DIRECTION:
Recast everything from the line containing "Among the point" down to the last of the lines below as a Markdown table with the columns Row and Line, one numbered row per line, leaving out blank lines.
——
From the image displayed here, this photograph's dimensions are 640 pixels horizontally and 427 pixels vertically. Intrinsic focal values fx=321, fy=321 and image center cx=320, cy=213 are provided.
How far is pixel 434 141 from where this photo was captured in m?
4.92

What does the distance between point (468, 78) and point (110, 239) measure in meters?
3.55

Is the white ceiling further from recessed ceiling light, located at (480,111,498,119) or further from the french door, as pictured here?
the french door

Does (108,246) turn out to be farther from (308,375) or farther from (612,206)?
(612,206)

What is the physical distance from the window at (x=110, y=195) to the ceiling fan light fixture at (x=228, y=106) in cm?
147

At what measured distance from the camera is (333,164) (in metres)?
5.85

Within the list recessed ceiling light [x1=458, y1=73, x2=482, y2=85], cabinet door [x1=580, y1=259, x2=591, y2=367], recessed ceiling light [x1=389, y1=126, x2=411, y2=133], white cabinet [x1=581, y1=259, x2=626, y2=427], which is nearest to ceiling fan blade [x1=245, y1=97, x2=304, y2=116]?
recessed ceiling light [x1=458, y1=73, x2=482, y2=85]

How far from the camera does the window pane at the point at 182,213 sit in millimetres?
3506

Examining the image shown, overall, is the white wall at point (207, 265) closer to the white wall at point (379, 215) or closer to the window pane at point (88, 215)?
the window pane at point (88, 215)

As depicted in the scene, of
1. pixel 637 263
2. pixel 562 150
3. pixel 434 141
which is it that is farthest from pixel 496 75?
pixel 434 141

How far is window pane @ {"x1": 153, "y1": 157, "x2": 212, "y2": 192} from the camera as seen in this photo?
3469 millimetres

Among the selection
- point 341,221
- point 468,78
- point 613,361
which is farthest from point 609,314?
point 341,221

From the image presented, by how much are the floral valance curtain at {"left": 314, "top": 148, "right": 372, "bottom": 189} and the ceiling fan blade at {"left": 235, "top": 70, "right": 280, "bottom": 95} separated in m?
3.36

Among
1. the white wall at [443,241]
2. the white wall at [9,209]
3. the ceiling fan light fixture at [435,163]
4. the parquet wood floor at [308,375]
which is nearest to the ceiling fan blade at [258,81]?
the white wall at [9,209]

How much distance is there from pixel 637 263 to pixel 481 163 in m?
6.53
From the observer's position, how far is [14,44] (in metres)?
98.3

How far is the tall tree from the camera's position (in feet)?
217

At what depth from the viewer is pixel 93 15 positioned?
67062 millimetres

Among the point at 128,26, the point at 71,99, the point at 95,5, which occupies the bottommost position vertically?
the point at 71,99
——
ANSWER TO THIS EXERCISE:
| Row | Line |
|---|---|
| 1 | Among the point at 128,26, the point at 71,99, the point at 95,5, which occupies the bottommost position vertically? |
| 2 | the point at 71,99 |